Should update run-tests.sh to test crunchstat-summary with Python 3 as well (add "tools/crunchstat-summary:py3" to pythonstuff like "sdk/cwl:py3"). It looks like there are some bytes-vs.-str things to sort out.

#6 Updated by Tom Morris 8 months ago

  • Target version changed from Arvados Future Sprints to 2019-03-13 Sprint

#7 Updated by Tom Morris 8 months ago

  • Target version changed from 2019-03-13 Sprint to 2019-03-27 Sprint

#8 Updated by Tom Morris 8 months ago

Tom Clegg wrote:

LiveLogReader threads are crashing in the test suite, which seems to indicate two broken things:
  • Crashing threads don't cause the tests to fail, because it's Python and we don't explicitly catch exceptions in the thread and check/propagate them after calling join()... I guess we need to do that.
  • LiveLogReader.next() is still needed by Python 2

Fixed the iterator and other thread crashers, but not the general thread exception catching.

Should update run-tests.sh to test crunchstat-summary with Python 3 as well (add "tools/crunchstat-summary:py3" to pythonstuff like "sdk/cwl:py3").

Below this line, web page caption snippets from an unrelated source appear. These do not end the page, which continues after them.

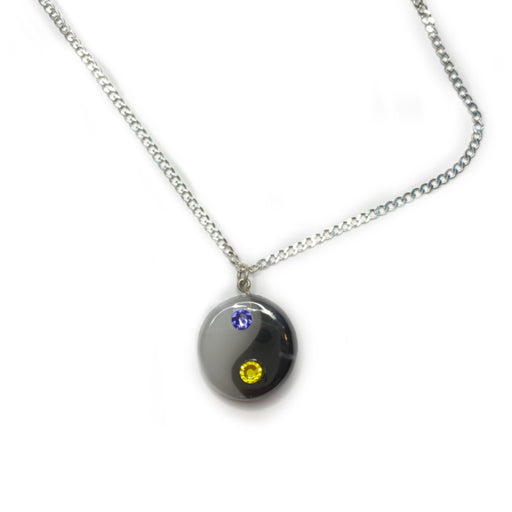 YIN YANG RESIN NECKLACE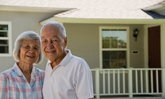 กรมธนารักษ์เปิดโครงการบ้านผู้สูงอายุ 20 จังหวัด ผ่อนเดือนละ 1,000 บาท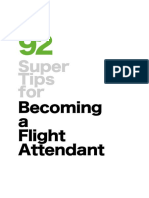 92 Super Tips for Becoming a Flight Attendant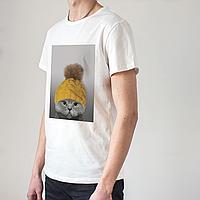 Мужская белая футболка с котом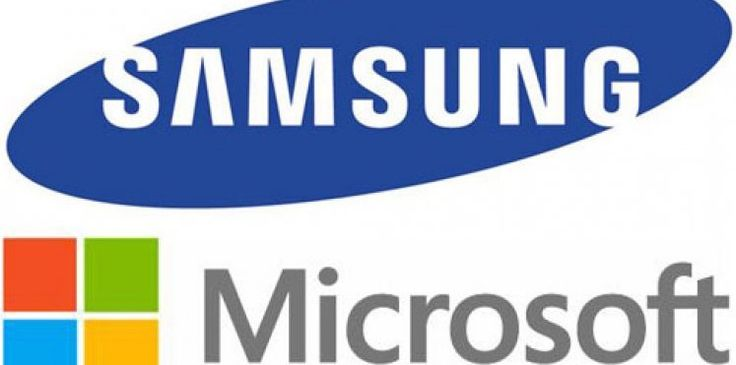 Select Samsung devices to come with pre-installed Microsoft Services and Apps - http://www.doi-toshin.com/select-samsung-devices-to-come-with-pre-installed-microsoft-services-and-apps/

It looks like there are some bytes-vs.-str things to sort out.

Done.

Also fixed Python 3 log file reading, test failure caused by integer division diffs, and a couple of other things.

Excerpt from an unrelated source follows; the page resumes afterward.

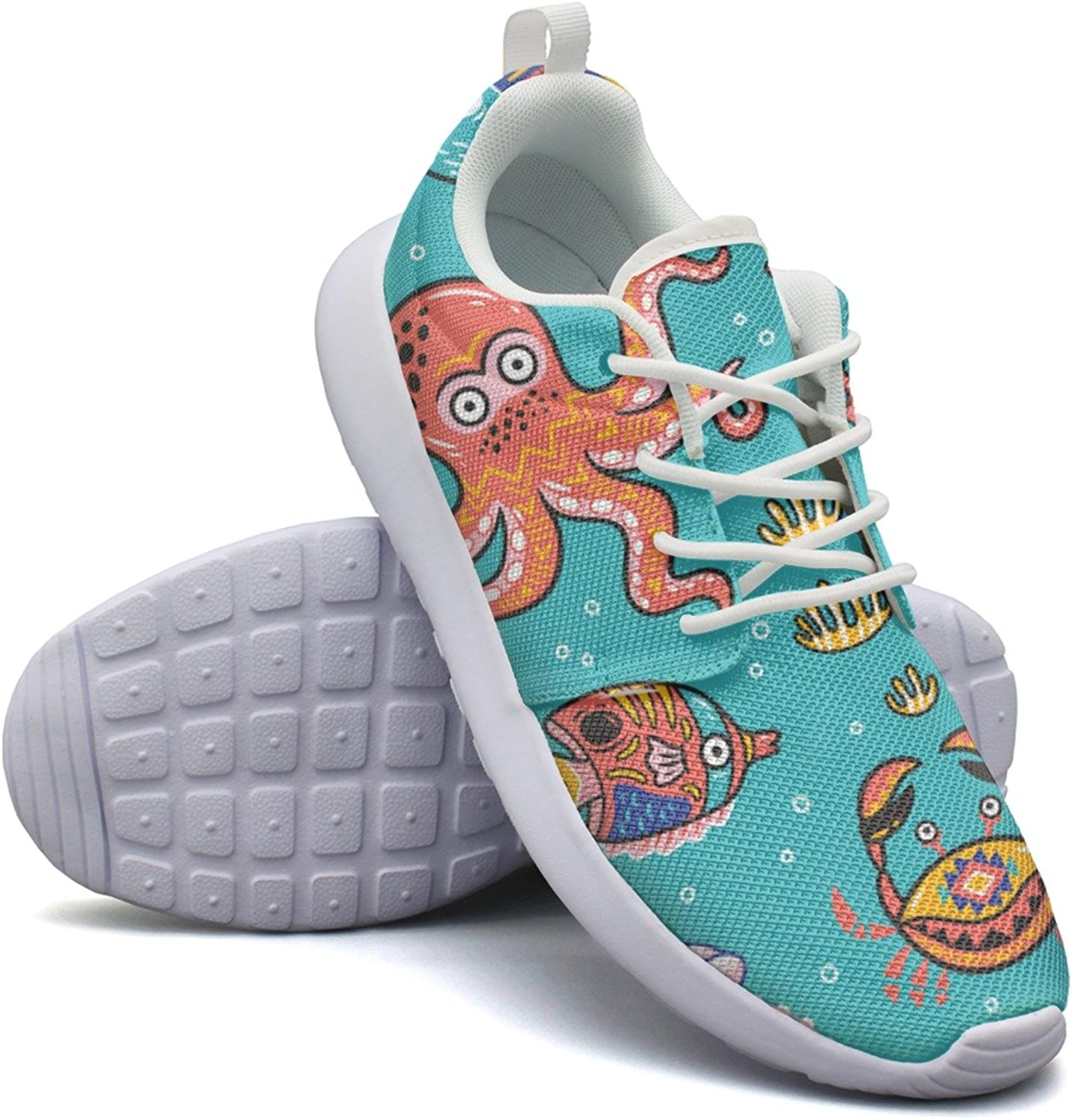 Octopus Jellyfish Crab Women Cool Fashion Running shoes Funny Active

All tests pass locally in both Python 2 & 3 and CI job running here: https://ci.curoverse.com/view/Developer/job/developer-run-tests/1122/

#9 Updated by Tom Clegg 8 months ago

Could tests/test_examples.py use crunchstat_summary.command.GzipText instead of having its own copy of it?

Nit: usually kwargs are foo=bar but there are a couple of foo = bar here. meh

The rest LGTM, thanks.

#10 Updated by Tom Morris 8 months ago

I force pushed a new branch 14939-crunchstat-summary-python3 at 6cf111041f450c5d33665615ac915869c4279f9f which addresses your two comments as well as fixes:
  • resource leak warned by Python 3 (only)
  • deprecation warnings in Python 3

I also eliminated some unnecessary u'' additions and squashed some of the minor commits together and gave the UTF8 decoding wrapper class a better name.

If you could take a quick look to make sure it looks better, not worse, that'd be great.

#11 Updated by Tom Morris 8 months ago

I've put up another branch based on this one with a number of small fixes for #12026, #10570, & #14451 which all have Eric as the reviewer. Please coordinate with him to see if it makes more sense for one person to review all the changes as a batch.

#12 Updated by Eric Biagiotti 8 months ago

Calling .items() to iterate on a dict is inefficient in Python 2 according to the following: http://python-future.org/compatible_idioms.html#iterating-through-dict-keys-values-items. It recommends using viewitems(), though this will require a future.utils import. When working on the ACR, I ran into packaging problems after adding the future import. If you add it, its probably worth running the package building and tests locally.

Also a nit about an extra line of whitespace here: https://dev.arvados.org/projects/arvados/repository/revisions/14939-crunchstat-summary-python3/entry/tools/crunchstat-summary/tests/test_examples.py#L63

Looks like this change from cpu to cp was unintentional: https://dev.arvados.org/projects/arvados/repository/revisions/14939-crunchstat-summary-python3/entry/tools/crunchstat-summary/crunchstat_summary/webchart.py#L48

Also, do we use crunchstat-summary output to run cwl integration/conformance tests at all? If so, its worth running those as well.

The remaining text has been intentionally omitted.